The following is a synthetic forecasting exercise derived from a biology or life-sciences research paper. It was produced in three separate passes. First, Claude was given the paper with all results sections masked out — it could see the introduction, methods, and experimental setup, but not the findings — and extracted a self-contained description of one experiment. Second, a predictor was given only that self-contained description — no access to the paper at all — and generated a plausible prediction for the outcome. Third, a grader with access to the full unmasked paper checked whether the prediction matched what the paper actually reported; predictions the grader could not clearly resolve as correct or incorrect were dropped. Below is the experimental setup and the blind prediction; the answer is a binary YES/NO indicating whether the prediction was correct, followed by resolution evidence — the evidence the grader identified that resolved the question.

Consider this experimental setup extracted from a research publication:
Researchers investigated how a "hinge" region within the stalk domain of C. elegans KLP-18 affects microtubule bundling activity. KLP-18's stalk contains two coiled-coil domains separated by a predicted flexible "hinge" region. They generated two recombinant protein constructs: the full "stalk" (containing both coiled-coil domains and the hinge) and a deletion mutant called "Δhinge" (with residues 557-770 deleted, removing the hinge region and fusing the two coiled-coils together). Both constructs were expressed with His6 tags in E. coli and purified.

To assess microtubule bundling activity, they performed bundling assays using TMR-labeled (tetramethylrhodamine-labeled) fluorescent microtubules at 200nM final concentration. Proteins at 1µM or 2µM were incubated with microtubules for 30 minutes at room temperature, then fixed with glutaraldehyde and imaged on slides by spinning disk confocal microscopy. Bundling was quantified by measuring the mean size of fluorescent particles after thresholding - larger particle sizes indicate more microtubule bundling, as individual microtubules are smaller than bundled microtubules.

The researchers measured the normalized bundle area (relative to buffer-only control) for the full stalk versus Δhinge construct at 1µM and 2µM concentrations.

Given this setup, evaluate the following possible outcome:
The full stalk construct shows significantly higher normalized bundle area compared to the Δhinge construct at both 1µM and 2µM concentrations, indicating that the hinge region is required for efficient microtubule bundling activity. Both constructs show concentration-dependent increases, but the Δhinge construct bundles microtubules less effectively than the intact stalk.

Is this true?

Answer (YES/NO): NO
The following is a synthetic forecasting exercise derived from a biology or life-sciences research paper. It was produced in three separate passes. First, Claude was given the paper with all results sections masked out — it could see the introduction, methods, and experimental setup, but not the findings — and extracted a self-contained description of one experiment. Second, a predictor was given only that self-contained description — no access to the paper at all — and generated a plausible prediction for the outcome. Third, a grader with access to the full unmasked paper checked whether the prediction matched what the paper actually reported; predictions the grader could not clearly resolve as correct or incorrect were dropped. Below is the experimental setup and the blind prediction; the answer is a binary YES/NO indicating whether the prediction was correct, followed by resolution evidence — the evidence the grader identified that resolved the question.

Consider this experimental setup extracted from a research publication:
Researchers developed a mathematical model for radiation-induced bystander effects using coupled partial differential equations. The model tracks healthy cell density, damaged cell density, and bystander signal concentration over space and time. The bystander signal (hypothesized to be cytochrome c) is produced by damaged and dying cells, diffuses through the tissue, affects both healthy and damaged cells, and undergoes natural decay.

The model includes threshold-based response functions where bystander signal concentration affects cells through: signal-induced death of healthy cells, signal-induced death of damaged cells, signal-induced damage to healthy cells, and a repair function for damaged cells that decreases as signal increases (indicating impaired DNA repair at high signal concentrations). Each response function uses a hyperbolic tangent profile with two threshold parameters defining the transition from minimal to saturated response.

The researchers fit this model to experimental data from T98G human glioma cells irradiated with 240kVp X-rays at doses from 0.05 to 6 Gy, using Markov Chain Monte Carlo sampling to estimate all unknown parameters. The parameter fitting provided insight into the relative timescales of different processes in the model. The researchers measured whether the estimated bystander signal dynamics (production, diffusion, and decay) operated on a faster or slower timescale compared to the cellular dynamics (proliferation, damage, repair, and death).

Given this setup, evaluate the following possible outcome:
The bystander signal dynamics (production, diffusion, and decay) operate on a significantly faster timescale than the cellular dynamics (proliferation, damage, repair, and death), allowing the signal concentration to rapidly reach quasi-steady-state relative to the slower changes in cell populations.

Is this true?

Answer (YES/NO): YES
----
What needs to be done: Lines holding "constructs": give how many there are in the entries above, and nothing more.

Result below: 2